PROBLEM 1
Edit the Richard Cebra profile by copying the passage starting at "Richard M. Cebra" and ending at "Governor Paul LePage.", with "chairman" replaced by "chair".
PROBLEM 2
Using the Richard Cebra profile, decide whether each statement agrees with the text: (a) Cebra was born in Passaic, New Jersey; (b) Charlie Webster succeeded Cebra as chairman of the Maine Republican Party; (c) the House district Cebra represented from 2004 to 2012 included Sebago. Answer yes or no for each and quote the words that decide it.

Chairman of the Maine Republican Party
- In office December 1, 2012 – July 3, 2013
- Preceded by: Charlie Webster
- Succeeded by: Rick Bennett

Member of the Maine House of Representatives from the 101st district
- In office December 2004 – December 2012
- Preceded by: Phillip Cressey
- Succeeded by: Christine Powers

Personal details
- Born: May 18, 1964 (age 62) Passaic, New Jersey
- Party: Republican
- Spouse: Philippa Cebra

= Richard Cebra =

American politician (born 1964)

Richard M. Cebra (born May 18, 1964) is an American politician from Maine. A Republican, he represented Maine House of Representatives District 101, which included Casco, Naples and part of Poland from 2004 to 2012. He was elected to the 128th Legislature in November 2016 serving district House District 68, which includes the towns of Naples, Sebago, Baldwin, Cornish and part of Parsonfield. Following his initial departure from the legislature in 2012, he served as chairman of the Maine Republican Party, from which he stepped down in 2013. Cebra represented District 68 until 2022. Cebra is known as a social and fiscal conservative, and was a close ally of Governor Paul LePage.

==Early life and education==
Cebra graduated from the Eastern Christian High School in North Haledon, New Jersey, in 1982. He studies theology at Liberty University in Lynchburg, Virginia.

GIVEN DATA
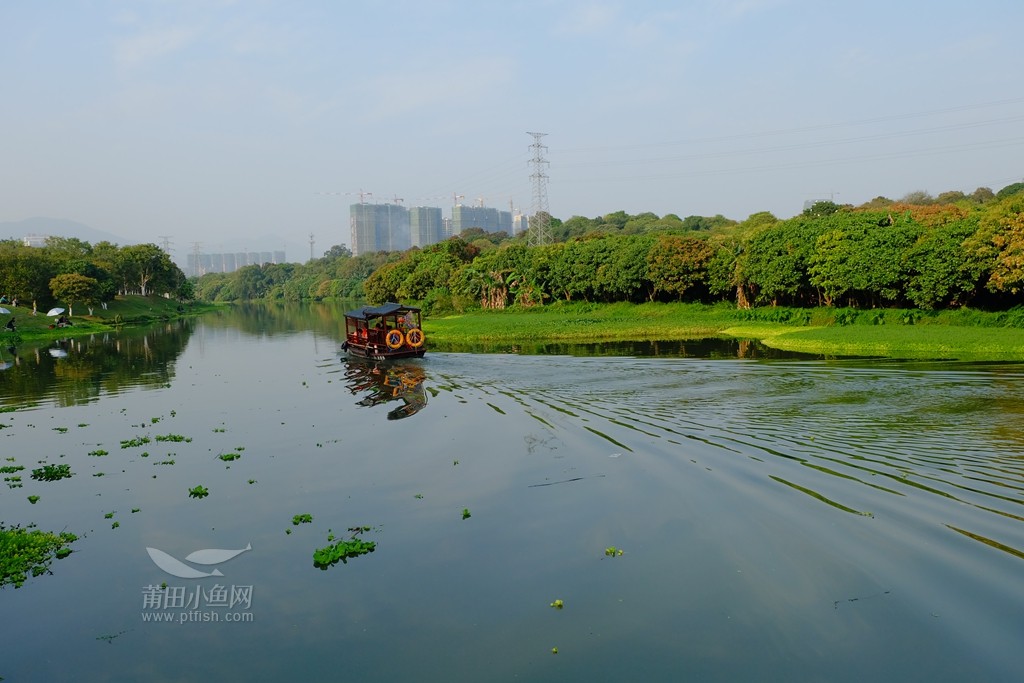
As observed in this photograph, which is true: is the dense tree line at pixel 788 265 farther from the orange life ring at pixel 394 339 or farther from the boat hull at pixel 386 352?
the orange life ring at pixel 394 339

--

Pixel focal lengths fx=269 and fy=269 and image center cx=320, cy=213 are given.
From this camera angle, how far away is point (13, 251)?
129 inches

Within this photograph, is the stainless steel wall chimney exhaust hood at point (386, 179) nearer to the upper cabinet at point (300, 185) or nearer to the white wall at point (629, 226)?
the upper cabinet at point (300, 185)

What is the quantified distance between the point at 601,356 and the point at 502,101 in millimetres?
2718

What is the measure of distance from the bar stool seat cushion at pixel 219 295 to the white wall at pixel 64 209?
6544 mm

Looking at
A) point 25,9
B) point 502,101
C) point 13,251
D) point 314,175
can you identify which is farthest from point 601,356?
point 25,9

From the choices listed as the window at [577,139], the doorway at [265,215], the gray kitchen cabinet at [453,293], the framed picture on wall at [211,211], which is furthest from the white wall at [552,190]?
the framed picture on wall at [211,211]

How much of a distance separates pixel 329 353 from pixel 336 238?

* * *

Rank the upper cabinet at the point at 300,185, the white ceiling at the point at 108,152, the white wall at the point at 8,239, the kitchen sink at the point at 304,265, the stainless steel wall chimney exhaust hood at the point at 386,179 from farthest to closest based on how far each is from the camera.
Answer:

RESPONSE 1
Richard M. Cebra (born May 18, 1964) is an American politician from Maine. A Republican, he represented Maine House of Representatives District 101, which included Casco, Naples and part of Poland from 2004 to 2012. He was elected to the 128th Legislature in November 2016 serving district House District 68, which includes the towns of Naples, Sebago, Baldwin, Cornish and part of Parsonfield. Following his initial departure from the legislature in 2012, he served as chair of the Maine Republican Party, from which he stepped down in 2013. Cebra represented District 68 until 2022. Cebra is known as a social and fiscal conservative, and was a close ally of Governor Paul LePage.

RESPONSE 2
(a) Yes: "Born: May 18, 1964 (age 62) Passaic, New Jersey"
(b) No: "Preceded by: Charlie Webster" and "Succeeded by: Rick Bennett"
(c) No: "District 101, which included Casco, Naples and part of Poland"